PROBLEM DESCRIPTION — Using the text on pygris geometries, mark each statement yes or no and quote the exact words that decide it: (a) pygris functions return GeoPandas GeoDataFrames; (b) shift_geometry() always rescales the geometries it moves; (c) in the default plot the Aleutian Islands appear on the left-hand side of the map.

SOURCE EXTRACT —
^^^^

Working with geometries in pygris¶
Objects returned by pygris functions are GeoPandas GeoDataFrames, allowing users access to all the methods associated with that object type. pygris also includes some special utilities to solve common use-cases when working with Census shapefiles.
Shifting and rescaling US geometries¶
A common problem when trying to create national maps of the United States is how to represent non-contiguous parts of the country such as Alaska, Hawaii, and Puerto Rico. For example, a plot of US states by default appears as follows:
from pygris import states
us = states(cb = True, resolution = "20m")
us.plot()
Using the default year of 2021
<AxesSubplot: >
The plot is disjointed as the Aleutian Islands in Alaska cross the 180 degree line of longitude and are plotted (near-invisibly) on the right-hand side of the map.
pygris includes a function, shift_geometry()
, that offers an opinionated set of solutions to this problem. The function shifts and optionally rescales geometries in Alaska, Hawaii, and Puerto Rico to locations that are more appropriate for national cartographic display.

^^^^

DATA ROWS —
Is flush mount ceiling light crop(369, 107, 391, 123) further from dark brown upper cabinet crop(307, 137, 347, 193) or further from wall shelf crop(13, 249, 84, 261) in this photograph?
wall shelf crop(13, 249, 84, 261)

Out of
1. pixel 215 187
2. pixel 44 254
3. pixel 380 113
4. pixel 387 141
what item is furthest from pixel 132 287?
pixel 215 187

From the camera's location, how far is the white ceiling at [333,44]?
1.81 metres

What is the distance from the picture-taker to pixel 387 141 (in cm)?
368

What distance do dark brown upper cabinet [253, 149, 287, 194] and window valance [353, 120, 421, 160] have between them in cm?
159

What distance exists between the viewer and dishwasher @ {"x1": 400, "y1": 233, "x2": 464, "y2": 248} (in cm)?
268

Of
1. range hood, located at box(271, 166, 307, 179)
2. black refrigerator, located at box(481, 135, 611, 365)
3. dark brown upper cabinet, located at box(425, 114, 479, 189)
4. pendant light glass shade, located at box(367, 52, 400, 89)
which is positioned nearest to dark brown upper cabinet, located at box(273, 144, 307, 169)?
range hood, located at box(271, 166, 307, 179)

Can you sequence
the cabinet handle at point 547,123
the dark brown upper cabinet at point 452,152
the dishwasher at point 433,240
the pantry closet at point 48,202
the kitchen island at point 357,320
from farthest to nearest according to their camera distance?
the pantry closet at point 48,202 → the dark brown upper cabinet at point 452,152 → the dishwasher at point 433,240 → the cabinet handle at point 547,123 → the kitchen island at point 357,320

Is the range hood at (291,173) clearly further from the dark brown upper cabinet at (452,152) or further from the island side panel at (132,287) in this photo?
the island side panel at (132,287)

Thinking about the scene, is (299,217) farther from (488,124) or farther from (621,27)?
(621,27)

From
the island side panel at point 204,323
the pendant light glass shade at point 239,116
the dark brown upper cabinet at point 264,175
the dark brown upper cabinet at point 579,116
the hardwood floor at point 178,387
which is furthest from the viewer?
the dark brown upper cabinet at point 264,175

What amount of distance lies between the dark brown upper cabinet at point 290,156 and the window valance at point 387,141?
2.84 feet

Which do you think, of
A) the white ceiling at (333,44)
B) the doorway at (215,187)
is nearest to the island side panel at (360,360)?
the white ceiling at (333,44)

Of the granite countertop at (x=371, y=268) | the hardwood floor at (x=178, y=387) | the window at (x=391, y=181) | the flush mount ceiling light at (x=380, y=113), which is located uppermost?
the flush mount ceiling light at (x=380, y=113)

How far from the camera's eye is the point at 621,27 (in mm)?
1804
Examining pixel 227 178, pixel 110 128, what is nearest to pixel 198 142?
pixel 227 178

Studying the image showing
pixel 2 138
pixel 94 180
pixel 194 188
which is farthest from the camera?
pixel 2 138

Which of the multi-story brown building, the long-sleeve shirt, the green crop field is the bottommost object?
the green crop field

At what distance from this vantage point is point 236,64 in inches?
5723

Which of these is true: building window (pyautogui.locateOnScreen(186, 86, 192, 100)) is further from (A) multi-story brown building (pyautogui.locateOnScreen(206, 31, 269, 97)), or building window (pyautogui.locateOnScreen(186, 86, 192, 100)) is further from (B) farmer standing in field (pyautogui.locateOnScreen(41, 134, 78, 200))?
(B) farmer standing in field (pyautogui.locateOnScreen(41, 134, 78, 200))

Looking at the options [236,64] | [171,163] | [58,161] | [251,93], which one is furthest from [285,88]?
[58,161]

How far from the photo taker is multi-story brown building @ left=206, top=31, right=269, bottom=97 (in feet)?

^^^^

SOLUTION TO THE EXERCISE —
(a) Yes: "Objects returned by pygris functions are GeoPandas GeoDataFrames"
(b) No: "The function shifts and optionally rescales geometries"
(c) No: "are plotted (near-invisibly) on the right-hand side of the map"